I'm tying to migrate an Epicor V9 system with Progress/ABL code to v10 with C# code. I've got most of it done but I need a way to keep data between a BPMs pre and post processing. The comments in the original ABL code state:
Description : This function stores data from a BPM pre processing action, it does this by using a private-data (storage attribute) on the calling program... this remains in scope during both the BPM pre and BPM post forward to procedure calls
The Epicor v9 system was set up such that the Quote form calls the BPM pre/post processing in a .p file. The .p file in turned call the code I am trying to migrate in a .i file. It looks to be a simple stack or array of strings.
What would be used in Epicor 10 to persist data between pre/post BPM processing like the .i code did in V9?
You can use CallContext.Properties for this.

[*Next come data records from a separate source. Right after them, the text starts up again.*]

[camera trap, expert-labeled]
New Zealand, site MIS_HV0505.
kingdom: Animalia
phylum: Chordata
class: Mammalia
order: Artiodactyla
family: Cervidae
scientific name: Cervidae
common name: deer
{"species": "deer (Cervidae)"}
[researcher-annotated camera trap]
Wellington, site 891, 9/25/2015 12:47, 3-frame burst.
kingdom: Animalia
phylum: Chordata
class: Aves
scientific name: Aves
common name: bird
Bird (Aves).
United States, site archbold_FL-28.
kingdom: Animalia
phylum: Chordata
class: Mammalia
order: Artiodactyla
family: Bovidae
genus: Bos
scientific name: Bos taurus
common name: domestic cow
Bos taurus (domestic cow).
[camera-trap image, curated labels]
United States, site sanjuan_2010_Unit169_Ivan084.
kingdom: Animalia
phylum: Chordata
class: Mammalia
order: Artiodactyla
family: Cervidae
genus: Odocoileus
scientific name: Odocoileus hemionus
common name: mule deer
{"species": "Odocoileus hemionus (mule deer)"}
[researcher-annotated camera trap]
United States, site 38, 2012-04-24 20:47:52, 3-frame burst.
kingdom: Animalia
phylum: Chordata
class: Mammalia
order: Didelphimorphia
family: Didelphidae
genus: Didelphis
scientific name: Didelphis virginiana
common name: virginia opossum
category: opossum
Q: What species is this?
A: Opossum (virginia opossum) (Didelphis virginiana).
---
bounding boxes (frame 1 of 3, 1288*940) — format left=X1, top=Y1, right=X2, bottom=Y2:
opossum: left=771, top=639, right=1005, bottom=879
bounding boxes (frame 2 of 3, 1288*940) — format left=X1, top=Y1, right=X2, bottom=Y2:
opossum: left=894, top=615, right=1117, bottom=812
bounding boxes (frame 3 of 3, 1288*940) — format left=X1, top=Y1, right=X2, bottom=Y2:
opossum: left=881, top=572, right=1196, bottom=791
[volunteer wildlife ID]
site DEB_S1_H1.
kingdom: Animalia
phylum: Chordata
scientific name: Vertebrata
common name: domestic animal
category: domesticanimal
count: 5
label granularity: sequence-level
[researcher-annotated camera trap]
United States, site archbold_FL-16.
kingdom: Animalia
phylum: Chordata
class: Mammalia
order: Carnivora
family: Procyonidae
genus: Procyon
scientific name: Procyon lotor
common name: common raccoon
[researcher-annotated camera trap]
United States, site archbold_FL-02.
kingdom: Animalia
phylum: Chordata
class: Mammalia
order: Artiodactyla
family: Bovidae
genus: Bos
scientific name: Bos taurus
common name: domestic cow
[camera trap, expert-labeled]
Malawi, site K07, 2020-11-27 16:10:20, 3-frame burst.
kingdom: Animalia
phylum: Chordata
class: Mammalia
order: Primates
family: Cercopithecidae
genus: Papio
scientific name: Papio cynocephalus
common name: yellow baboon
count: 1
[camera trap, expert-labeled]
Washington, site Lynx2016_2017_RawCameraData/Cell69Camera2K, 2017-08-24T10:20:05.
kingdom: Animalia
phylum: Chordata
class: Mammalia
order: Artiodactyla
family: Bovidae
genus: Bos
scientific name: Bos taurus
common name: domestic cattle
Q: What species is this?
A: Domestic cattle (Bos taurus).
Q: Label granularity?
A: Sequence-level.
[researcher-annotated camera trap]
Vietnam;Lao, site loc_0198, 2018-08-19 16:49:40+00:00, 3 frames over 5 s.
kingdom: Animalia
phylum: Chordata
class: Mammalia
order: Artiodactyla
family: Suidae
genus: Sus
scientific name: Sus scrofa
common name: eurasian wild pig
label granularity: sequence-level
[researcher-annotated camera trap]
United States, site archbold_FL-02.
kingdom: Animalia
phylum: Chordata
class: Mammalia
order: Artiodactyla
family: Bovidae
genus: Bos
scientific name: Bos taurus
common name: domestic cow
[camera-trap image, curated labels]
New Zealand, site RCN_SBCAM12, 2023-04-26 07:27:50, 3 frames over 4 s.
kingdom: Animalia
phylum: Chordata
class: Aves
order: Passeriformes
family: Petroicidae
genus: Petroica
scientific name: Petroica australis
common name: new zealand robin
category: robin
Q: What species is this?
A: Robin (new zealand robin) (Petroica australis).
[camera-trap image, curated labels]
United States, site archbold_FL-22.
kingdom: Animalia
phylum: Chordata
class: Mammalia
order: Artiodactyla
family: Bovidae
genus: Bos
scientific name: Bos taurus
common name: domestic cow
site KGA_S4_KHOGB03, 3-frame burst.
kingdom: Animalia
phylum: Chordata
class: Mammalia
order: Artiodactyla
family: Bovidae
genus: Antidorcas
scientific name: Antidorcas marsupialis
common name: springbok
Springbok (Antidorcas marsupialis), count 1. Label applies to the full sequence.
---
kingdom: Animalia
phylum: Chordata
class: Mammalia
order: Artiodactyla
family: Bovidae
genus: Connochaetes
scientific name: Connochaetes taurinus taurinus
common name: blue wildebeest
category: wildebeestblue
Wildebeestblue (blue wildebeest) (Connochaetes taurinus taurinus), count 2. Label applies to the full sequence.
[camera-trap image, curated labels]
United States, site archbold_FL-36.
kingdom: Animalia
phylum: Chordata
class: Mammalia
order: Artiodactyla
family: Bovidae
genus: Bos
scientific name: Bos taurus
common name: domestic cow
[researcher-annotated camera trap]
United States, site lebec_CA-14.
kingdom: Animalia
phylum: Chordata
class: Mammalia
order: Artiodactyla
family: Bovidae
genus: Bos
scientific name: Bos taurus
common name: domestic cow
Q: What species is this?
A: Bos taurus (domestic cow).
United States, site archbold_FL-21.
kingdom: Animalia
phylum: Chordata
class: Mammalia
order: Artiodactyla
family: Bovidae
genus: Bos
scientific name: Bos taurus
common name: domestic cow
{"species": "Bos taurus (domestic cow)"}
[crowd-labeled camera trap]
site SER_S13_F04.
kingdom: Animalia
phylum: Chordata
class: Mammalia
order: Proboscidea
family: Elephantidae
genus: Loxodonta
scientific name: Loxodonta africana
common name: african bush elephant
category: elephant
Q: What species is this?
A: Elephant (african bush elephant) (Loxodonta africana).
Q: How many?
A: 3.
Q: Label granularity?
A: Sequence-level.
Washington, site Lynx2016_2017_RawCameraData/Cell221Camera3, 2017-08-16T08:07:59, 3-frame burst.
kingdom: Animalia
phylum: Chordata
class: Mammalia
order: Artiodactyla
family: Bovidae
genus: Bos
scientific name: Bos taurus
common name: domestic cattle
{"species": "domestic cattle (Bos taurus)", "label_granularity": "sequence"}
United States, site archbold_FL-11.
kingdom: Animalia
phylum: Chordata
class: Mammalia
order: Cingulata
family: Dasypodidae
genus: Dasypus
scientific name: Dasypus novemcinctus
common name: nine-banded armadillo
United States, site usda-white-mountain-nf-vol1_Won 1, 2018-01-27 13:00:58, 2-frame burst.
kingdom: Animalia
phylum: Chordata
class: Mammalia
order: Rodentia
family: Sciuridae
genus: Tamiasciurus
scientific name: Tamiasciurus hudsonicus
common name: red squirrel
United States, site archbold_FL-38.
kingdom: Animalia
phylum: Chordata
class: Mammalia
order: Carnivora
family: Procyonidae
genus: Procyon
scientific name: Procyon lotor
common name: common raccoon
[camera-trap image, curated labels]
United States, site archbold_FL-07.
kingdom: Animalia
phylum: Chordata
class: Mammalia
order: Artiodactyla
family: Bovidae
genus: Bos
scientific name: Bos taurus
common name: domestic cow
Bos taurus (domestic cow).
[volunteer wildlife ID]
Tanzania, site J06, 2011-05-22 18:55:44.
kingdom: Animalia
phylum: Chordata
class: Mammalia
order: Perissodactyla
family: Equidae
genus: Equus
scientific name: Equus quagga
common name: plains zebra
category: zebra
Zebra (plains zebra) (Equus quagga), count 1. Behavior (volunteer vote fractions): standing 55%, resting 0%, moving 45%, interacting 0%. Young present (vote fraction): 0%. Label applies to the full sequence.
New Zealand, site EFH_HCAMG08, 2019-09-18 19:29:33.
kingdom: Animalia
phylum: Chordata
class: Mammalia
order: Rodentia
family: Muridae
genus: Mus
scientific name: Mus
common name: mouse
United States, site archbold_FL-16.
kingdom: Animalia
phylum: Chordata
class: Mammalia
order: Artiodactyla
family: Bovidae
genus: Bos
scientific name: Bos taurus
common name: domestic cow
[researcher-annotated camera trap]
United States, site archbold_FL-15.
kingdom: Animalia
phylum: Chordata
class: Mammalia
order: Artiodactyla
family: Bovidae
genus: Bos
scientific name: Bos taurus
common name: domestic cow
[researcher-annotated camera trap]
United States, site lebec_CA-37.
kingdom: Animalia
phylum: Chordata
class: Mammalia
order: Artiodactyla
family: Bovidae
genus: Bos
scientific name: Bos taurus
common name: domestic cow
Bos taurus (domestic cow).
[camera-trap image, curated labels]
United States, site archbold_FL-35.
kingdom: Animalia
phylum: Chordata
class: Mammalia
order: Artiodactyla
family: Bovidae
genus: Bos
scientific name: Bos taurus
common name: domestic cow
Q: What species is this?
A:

In E10.0 the CallContext.Properties was of type Epicor.Utilities.PropertyBag, and items would be accessed as below:
//Add
CallContext.Properties.Add("LineRef", LineRef);
// Get
var LineRef = (string)CallContext.Properties["LineRef"];
// Remove
CallContext.Properties.Remove("LineRef");
E10.1 CallContext.Properties is now of type System.Collections.Concurrent.ConcurentDictionary, which is a .Net built in type and much better documented. However the methods to add and remove entries from it have changes as below:
//Add
bool added = CallContext.Properties.TryAdd("LineRef", LineRef);
// Get
var LineRef = (string)CallContext.Properties["LineRef"]; //Note: Do not use .ToString() this converts instead of unboxing.
// Remove
object dummy;
bool foundAndRemoved = CallContext.Properties.TryRemove("LineRef", out dummy);
To use this your class needs to inherit from ContextBoundBase and implement the only the context bound constructor or you will get 'Ice.ContextBoundBase<Erp.ErpContext>.ContextBoundBase()' is obsolete: 'Use the constructor that takes a data context'
public partial class MyInvokeExternalMethodThing : ContextBoundBase<ErpContext>
{
public MyInvokeExternalMethodThing(ErpContext ctx) : base(ctx)
{
}
In E10.1 you can put any kind of object into this, so if you have an array of strings you don't need to use the old trick of tilde~separated~values.